Atrans = numpy.transpose(A,(0,1,3,2))

to transpose the second and third dimensions (while leaving dimension 0 and 1 the same)

for the inversion:

the last example of http://docs.scipy.org/doc/numpy/reference/generated/numpy.linalg.inv.html#numpy.linalg.inv

Inverses of several matrices can be computed at once:

from numpy.linalg import inv
a = np.array([[[1., 2.], [3., 4.]], [[1, 3], [3, 5]]])
>>> inv(a)
array([[[-2. ,  1. ],
        [ 1.5, -0.5]],
       [[-5. ,  2. ],
        [ 3. , -1. ]]])

So i guess in your case, the inversion can be done with just

Ainv = inv(A)

and it will know that the last two dimensions are the ones it is supposed to invert over, and that the first dimensions are just how you stacked your data. This should be much faster

speed difference

for the transpose: your method needs 3.77557015419 sec, and mine needs 2.86102294922e-06 sec (which is a speedup of over 1 million times)

for the inversion: i guess my numpy version is not high enough to try that numpy.linalg.inv trick with (n,n,3,3) shape, to see the speedup there (my version is 1.6.2, and the docs i based my solution on are for 1.8, but it should work on 1.8, if someone else can test that?)

Answer 4

This is taken from a project of mine, where I also do vectorized linear algebra on many 3x3 matrices.

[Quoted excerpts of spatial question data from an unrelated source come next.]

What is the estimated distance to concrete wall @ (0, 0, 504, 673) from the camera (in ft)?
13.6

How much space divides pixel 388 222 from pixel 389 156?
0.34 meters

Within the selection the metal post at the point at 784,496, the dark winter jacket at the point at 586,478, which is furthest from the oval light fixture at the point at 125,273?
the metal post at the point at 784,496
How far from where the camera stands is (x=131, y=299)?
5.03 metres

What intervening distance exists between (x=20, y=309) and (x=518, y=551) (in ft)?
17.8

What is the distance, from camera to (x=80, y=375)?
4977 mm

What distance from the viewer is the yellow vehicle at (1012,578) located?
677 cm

Note that there is only a loop over 3; not a loop over n, so the code is vectorized in the important dimensions. I don't want to vouch for how this compares to a C/numba extension to do the same thing though, performance wise. This is likely to be substantially faster still, but at least this blows the loops over n out of the water.

def adjoint(A):
    """compute inverse without division by det; ...xv3xc3 input, or array of matrices assumed"""
    AI = np.empty_like(A)
    for i in xrange(3):
        AI[...,i,:] = np.cross(A[...,i-2,:], A[...,i-1,:])
    return AI

def inverse_transpose(A):
    """
    efficiently compute the inverse-transpose for stack of 3x3 matrices
    """
    I = adjoint(A)
    det = dot(I, A).mean(axis=-1)
    return I / det[...,None,None]

def inverse(A):
    """inverse of a stack of 3x3 matrices"""
    return np.swapaxes( inverse_transpose(A), -1,-2)
def dot(A, B):
    """dot arrays of vecs; contract over last indices"""
    return np.einsum('...i,...i->...', A, B)


A = np.random.rand(2,2,3,3)
I = inverse(A)
print np.einsum('...ij,...jk',A,I)

Answer 5

Numpy has the array.T properties which is a shortcut for transpose.

For inversions, you use np.linalg.inv(A).